Stated exercise:
Read the records and write them out again exactly.
***** Available records *****
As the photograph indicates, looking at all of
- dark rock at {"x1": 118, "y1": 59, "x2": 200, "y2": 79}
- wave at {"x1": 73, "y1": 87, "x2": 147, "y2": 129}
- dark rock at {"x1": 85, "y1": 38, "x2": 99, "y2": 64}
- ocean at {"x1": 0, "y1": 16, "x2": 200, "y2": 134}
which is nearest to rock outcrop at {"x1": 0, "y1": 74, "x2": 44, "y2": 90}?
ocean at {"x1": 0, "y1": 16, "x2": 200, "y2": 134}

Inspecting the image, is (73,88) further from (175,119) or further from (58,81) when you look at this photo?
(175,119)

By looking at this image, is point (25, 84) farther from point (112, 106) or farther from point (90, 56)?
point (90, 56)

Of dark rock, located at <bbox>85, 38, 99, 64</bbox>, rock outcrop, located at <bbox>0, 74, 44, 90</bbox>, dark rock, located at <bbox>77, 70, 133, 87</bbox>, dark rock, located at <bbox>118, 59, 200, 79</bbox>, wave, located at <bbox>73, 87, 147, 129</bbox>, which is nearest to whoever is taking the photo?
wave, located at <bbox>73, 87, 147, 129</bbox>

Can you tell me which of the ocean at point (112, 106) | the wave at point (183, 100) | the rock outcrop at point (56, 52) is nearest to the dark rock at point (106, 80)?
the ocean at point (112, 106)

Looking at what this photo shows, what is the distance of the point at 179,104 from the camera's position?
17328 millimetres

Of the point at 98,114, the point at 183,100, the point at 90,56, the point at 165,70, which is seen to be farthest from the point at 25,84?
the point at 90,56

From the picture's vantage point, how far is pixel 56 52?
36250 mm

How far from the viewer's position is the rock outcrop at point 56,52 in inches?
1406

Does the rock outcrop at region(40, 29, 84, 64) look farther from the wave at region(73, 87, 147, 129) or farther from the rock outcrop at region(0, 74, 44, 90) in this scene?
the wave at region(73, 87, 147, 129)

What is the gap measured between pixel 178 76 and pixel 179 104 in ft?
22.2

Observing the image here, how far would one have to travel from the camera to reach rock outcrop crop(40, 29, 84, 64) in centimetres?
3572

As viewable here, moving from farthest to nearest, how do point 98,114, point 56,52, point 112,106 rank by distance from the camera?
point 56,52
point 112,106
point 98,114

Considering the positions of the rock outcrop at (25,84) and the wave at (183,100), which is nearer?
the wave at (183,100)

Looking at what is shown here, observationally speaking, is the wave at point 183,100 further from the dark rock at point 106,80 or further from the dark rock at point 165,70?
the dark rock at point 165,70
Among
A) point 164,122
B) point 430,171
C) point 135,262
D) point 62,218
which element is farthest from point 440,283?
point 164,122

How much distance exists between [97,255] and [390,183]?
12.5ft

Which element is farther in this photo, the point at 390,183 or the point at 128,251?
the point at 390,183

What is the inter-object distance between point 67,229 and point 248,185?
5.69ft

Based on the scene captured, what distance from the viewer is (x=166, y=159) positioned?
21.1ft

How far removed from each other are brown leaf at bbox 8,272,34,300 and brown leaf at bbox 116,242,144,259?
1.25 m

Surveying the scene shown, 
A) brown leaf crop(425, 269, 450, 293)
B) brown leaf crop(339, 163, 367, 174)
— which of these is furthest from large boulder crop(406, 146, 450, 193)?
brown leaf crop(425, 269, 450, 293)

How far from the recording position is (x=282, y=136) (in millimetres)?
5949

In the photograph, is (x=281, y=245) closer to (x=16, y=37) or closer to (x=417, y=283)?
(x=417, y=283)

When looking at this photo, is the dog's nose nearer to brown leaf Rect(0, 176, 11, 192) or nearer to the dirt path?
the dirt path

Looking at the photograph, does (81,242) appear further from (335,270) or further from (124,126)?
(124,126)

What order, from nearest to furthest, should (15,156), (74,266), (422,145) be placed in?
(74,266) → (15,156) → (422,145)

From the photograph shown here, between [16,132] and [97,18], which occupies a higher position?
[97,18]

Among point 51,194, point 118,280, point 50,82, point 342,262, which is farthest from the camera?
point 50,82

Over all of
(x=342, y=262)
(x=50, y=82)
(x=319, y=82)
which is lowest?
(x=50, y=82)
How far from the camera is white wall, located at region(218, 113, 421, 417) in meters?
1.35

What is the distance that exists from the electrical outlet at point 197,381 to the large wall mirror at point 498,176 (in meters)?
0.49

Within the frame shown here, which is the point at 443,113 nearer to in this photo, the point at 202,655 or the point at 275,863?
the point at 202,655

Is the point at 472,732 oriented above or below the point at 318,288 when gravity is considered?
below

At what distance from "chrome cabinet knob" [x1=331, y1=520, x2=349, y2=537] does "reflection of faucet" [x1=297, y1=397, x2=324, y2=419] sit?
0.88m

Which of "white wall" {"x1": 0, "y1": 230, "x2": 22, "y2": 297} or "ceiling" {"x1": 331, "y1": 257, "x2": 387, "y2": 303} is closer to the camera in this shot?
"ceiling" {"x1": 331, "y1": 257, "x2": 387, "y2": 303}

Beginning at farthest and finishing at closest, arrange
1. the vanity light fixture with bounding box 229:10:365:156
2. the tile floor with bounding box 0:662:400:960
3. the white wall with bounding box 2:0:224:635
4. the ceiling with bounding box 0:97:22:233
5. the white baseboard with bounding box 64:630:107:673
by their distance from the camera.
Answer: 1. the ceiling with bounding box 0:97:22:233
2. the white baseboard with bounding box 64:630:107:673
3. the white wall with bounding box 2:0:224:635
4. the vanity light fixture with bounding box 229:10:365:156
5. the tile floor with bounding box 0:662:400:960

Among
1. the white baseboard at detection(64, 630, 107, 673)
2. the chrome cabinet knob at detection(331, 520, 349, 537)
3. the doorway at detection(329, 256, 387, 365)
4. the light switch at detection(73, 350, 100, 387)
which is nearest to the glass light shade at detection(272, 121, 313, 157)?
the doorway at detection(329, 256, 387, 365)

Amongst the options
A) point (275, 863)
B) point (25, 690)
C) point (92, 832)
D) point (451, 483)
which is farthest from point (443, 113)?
*****
Task solution:
As the photograph indicates, looking at all of
- dark rock at {"x1": 118, "y1": 59, "x2": 200, "y2": 79}
- wave at {"x1": 73, "y1": 87, "x2": 147, "y2": 129}
- dark rock at {"x1": 85, "y1": 38, "x2": 99, "y2": 64}
- ocean at {"x1": 0, "y1": 16, "x2": 200, "y2": 134}
which is nearest to rock outcrop at {"x1": 0, "y1": 74, "x2": 44, "y2": 90}?
ocean at {"x1": 0, "y1": 16, "x2": 200, "y2": 134}

Inspecting the image, is (73,88) further from (175,119) or further from (58,81) when you look at this photo?
(175,119)

By looking at this image, is point (25, 84) farther from point (112, 106) or farther from point (90, 56)?
point (90, 56)

Of dark rock, located at <bbox>85, 38, 99, 64</bbox>, rock outcrop, located at <bbox>0, 74, 44, 90</bbox>, dark rock, located at <bbox>77, 70, 133, 87</bbox>, dark rock, located at <bbox>118, 59, 200, 79</bbox>, wave, located at <bbox>73, 87, 147, 129</bbox>, which is nearest to whoever is taking the photo?
wave, located at <bbox>73, 87, 147, 129</bbox>

Can you tell me which of the ocean at point (112, 106) | the wave at point (183, 100) | the rock outcrop at point (56, 52) is nearest to the dark rock at point (106, 80)?
the ocean at point (112, 106)

Looking at what this photo shows, what is the distance of the point at 179,104 from the camera's position?
17328 millimetres

Of the point at 98,114, the point at 183,100, the point at 90,56, the point at 165,70, which is seen to be farthest from the point at 25,84?
the point at 90,56

From the picture's vantage point, how far is pixel 56 52?
36250 mm

How far from the viewer's position is the rock outcrop at point 56,52 in inches?
1406

Does the rock outcrop at region(40, 29, 84, 64) look farther from the wave at region(73, 87, 147, 129) or farther from the rock outcrop at region(0, 74, 44, 90) in this scene?
the wave at region(73, 87, 147, 129)

What is the gap measured between pixel 178 76 and pixel 179 104 in ft?
22.2

Observing the image here, how far would one have to travel from the camera to reach rock outcrop crop(40, 29, 84, 64) in centimetres?
3572

As viewable here, moving from farthest to nearest, how do point 98,114, point 56,52, point 112,106 rank by distance from the camera?
point 56,52
point 112,106
point 98,114

Considering the positions of the rock outcrop at (25,84) and the wave at (183,100), which is nearer?
the wave at (183,100)

Looking at what is shown here, observationally speaking, is the wave at point 183,100 further from the dark rock at point 106,80 or further from the dark rock at point 165,70?
the dark rock at point 165,70
Among
A) point 164,122
B) point 430,171
C) point 135,262
D) point 62,218
which element is farthest from point 440,283?
point 164,122

How much distance exists between [97,255] and [390,183]?
12.5ft

Which element is farther in this photo, the point at 390,183 or the point at 128,251?
the point at 390,183

What is the inter-object distance between point 67,229 and point 248,185?
5.69ft

Based on the scene captured, what distance from the viewer is (x=166, y=159) positioned?
21.1ft

How far removed from each other are brown leaf at bbox 8,272,34,300 and brown leaf at bbox 116,242,144,259?
1.25 m

Surveying the scene shown, 
A) brown leaf crop(425, 269, 450, 293)
B) brown leaf crop(339, 163, 367, 174)
— which of these is furthest from large boulder crop(406, 146, 450, 193)?
brown leaf crop(425, 269, 450, 293)

How far from the recording position is (x=282, y=136) (in millimetres)?
5949

In the photograph, is (x=281, y=245) closer to (x=16, y=37) or closer to (x=417, y=283)?
(x=417, y=283)

When looking at this photo, is the dog's nose nearer to brown leaf Rect(0, 176, 11, 192) or nearer to the dirt path?
the dirt path

Looking at the photograph, does (81,242) appear further from (335,270) or further from (124,126)?
(124,126)

What order, from nearest to furthest, should (15,156), (74,266), (422,145) be placed in?
(74,266) → (15,156) → (422,145)

From the photograph shown here, between [16,132] and [97,18], which occupies a higher position?
[97,18]

Among point 51,194, point 118,280, point 50,82, point 342,262, which is farthest from the camera?
point 50,82

Over all of
(x=342, y=262)
(x=50, y=82)
(x=319, y=82)
which is lowest?
(x=50, y=82)
How far from the camera is white wall, located at region(218, 113, 421, 417) in meters?
1.35

What is the distance that exists from the electrical outlet at point 197,381 to the large wall mirror at point 498,176 (in meters)?
0.49

Within the frame shown here, which is the point at 443,113 nearer to in this photo, the point at 202,655 or the point at 275,863?
the point at 202,655

Is the point at 472,732 oriented above or below the point at 318,288 when gravity is considered?
below

At what distance from "chrome cabinet knob" [x1=331, y1=520, x2=349, y2=537] does "reflection of faucet" [x1=297, y1=397, x2=324, y2=419] sit?
0.88m

Which of "white wall" {"x1": 0, "y1": 230, "x2": 22, "y2": 297} or "ceiling" {"x1": 331, "y1": 257, "x2": 387, "y2": 303} is closer to the camera in this shot?
"ceiling" {"x1": 331, "y1": 257, "x2": 387, "y2": 303}

Beginning at farthest and finishing at closest, arrange
1. the vanity light fixture with bounding box 229:10:365:156
2. the tile floor with bounding box 0:662:400:960
3. the white wall with bounding box 2:0:224:635
4. the ceiling with bounding box 0:97:22:233
5. the white baseboard with bounding box 64:630:107:673
by their distance from the camera.
Answer: 1. the ceiling with bounding box 0:97:22:233
2. the white baseboard with bounding box 64:630:107:673
3. the white wall with bounding box 2:0:224:635
4. the vanity light fixture with bounding box 229:10:365:156
5. the tile floor with bounding box 0:662:400:960

Among
1. the white baseboard at detection(64, 630, 107, 673)
2. the chrome cabinet knob at detection(331, 520, 349, 537)
3. the doorway at detection(329, 256, 387, 365)
4. the light switch at detection(73, 350, 100, 387)
which is nearest to the glass light shade at detection(272, 121, 313, 157)?
the doorway at detection(329, 256, 387, 365)

Amongst the options
A) point (275, 863)
B) point (25, 690)
C) point (92, 832)
D) point (451, 483)
which is farthest from point (443, 113)?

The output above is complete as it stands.